Ash sits silently beside me, his jaw clenched. He hasn’t said a word since we left the Tenth, and I haven’t pushed it. He’s trying so hard to keep it together. His hair stirs gently, sensing the blood around us. We all have cuts and scrapes from the shoot-out, and Destiny’s shirt is stained with dry blood. Her wound has finally stopped bleeding; Beetle did a great job on the bandage. He patched up Ash’s arm too. Beetle’s now asleep on the bench between me and Destiny.

She glances at the glass jar on Ash’s lap. “I can’t believe we did all that for a heart.” She sighs. “Well, it wasn’t a total bust. At least we got Ash.”

I smile, my hand tightening around his. Getting him back was my priority, so I’m not too disappointed the Ora didn’t turn out to be yellowpox, although it’s going to be hard explaining to my father why we risked our lives to retrieve a thirty-year-old Lupine heart.

I check my jacket pocket, remembering the vial of silvery-white liquid I stole from the laboratory in the Tenth. I take the vial out of my syringe case. Thankfully it hasn’t broken. There’s a small label on the glass tube with F-09 WINGS written on it.

“That looks suspiciously like a Haze blend,” Ash says, glancing at the vial.
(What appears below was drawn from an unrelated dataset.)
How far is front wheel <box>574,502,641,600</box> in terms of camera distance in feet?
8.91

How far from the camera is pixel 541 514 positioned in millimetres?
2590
“Yeah, that’s what I thought too.” I’ve had enough experience with the Golden Haze—a mix of milky-white Haze, which has a distinctively gluey consistency, and glimmering gold Bastet venom—to recognize a blend when I see one. The mix is just milky-silver instead of milky-gold. “It’s the silver stuff the Haze has been combined with that I’m curious about. Maybe it’s Night Whisper?” I muse, recalling the butterflies we saw on the laboratory. Their wings are silvery in color. But why would Purian Rose add them to the Haze?

I lift it up to the overhead light. The liquid glints, drawing Yolanda’s attention.

“What’s this?” she asks, taking it from me.

“A drug called Wings. It was in the Sentry lab back at the Tenth, along with this disc,” I say, retrieving a blue disc out of my pocket with PATIENT TRIALS scrawled on it. “I want Dr. Craven to run some tests on the drug, to see what’s in it.”

“I’d like to help with that,” Yolanda replies, passing the vial back.

I tuck it into my pocket and go up to the cockpit.

“Which way?” Acelot asks me. The cheetahlike markings down the sides of his handsome face are more pronounced in the gold light of sunset.

I point toward a smelting works on the west side of the city, which conceals the tunnel leading into the Sentry rebels’ stronghold. From an onlooker’s perspective, it just looks like we’re flying into the factory’s warehouse, which won’t rouse suspicion—it’s common to see Transporters flying in and out of factories around here as they transfer cargo. Acelot steers the vehicle through the open factory roof, and Day punches a button on the control panel. The warehouse’s false floor opens, revealing the tunnel entrance, and we fly down into the rebel compound. I return to my seat and buckle up as we land inside the aircraft hangar.